Wednesday, September 25, 2013

Lots of Cats in Muroto/室戸岬、猫豊富である/室戶岬的貓咪


On the second day staying in Ehime, we decided to head down to Kochi to see some of the sights there.  Below is a tourist map of Kochi.  As you can see, it's shaped like a big, upside-down U.  In the middle of the U is Kochi City, the biggest city in the prefecture.  Our plan for this day was to drive down the highway that connects Ehime and Kochi through the middle of Shikoku and comes out of the mountains around Kochi City, and then to drive east along the coast to the cape that sticks down in the east.  This cape is called Muroto.  Our plan was then to return to Kochi City, stay somewhere around there for the night, and then head to the southernmost point of the western cape of Kochi on the next day before heading back up the west coast of Shikoku back to Toon City.  This plan was insane and involved a ton of driving.  Try it at your own risk.
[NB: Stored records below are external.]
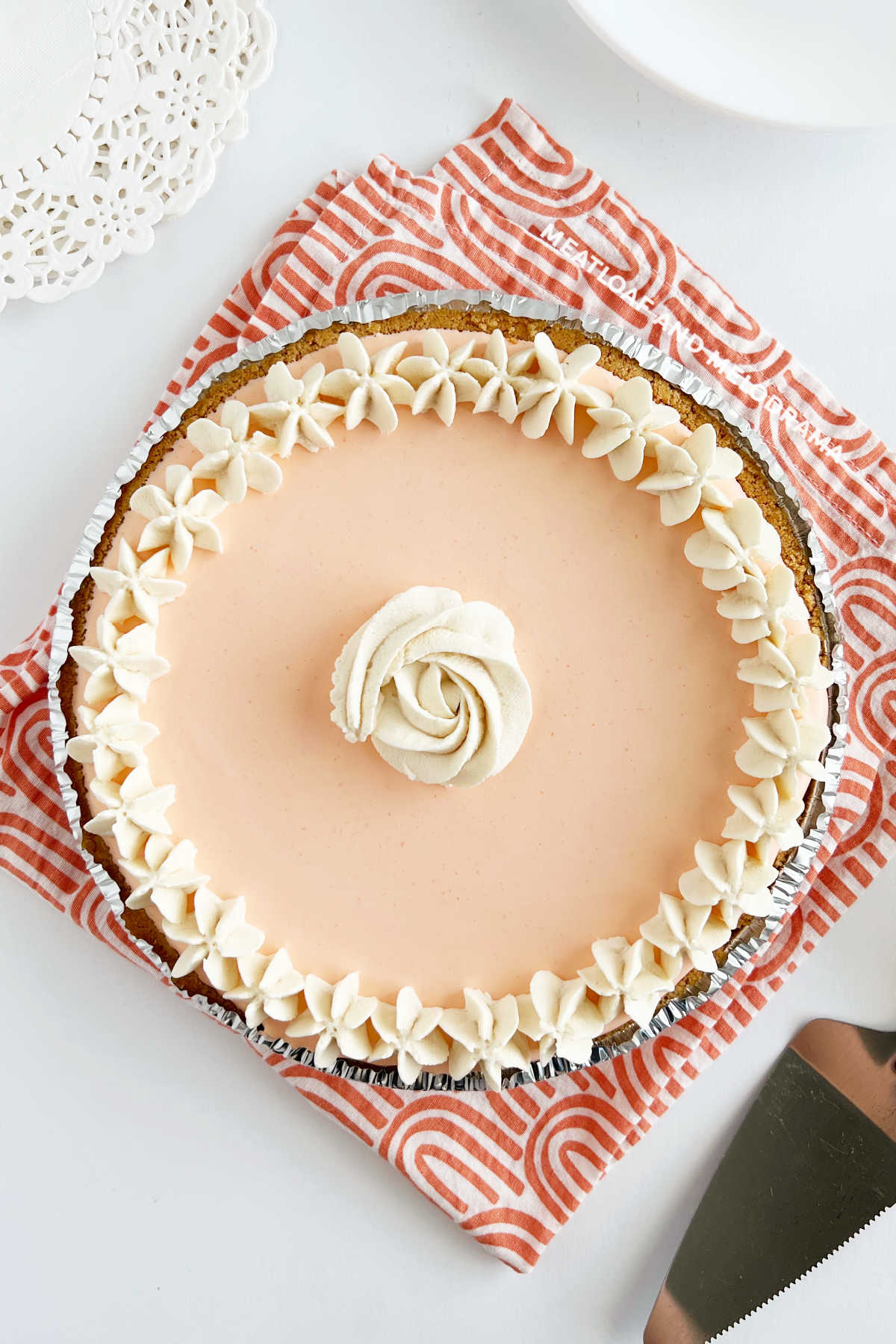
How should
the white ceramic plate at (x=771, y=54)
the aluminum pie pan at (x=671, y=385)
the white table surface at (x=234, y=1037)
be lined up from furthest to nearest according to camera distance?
the white table surface at (x=234, y=1037) → the white ceramic plate at (x=771, y=54) → the aluminum pie pan at (x=671, y=385)

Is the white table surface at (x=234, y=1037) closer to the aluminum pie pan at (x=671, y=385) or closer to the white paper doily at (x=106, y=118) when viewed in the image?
the white paper doily at (x=106, y=118)

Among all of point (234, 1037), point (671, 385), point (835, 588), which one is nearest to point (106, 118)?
point (671, 385)

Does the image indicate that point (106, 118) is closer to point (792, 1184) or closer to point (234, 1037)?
point (234, 1037)

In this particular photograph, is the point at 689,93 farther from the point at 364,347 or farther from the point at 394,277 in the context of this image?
the point at 364,347

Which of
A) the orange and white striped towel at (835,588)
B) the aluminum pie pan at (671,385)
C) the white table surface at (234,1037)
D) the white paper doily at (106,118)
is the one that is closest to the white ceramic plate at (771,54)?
the white table surface at (234,1037)

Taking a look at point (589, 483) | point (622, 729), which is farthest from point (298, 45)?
point (622, 729)

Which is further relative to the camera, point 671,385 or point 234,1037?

Whale imagery was everywhere in Kochi.  They get a lot of whales off of their coast (which is after all facing the open Pacific) and as a result, this is one of the areas of Japan that has a long tradition of whaling.  It's one of the few areas in Japan where you might come across whale meat in a restaurant or supermarket.  Since I lived in Nagasaki for five years--another place where people eat whale meat--I didn't realize that this was unusual for a long time.  But in talking with people from other parts of Japan, it turns out that in most places, 99% of people have never eaten whale.  It's a very regional thing.

 We stopped at a roadside store to rest, there was this nice-looking bike in the parking lot, totally not locked up.  If this were NYC...
 It took you a mere couple of seconds to move your eyes down to the next photo, but this took us a couple of hours of driving.  We're now at Muroto Cape, the cape that sticks down into the Pacific on the eastern side of Kochi.  This guy, Nakaoka Shintaro, is from the area.  He was a compatriot of Ryoma's (I mentioned Ryoma in the last post) and not only worked with Ryoma, but also got assassinated with him.  Both of them are very well known in Japan, but I feel like Ryoma is for some reason more popular.  It's probably because he wore boots with his kimono, which is a pretty cool look really.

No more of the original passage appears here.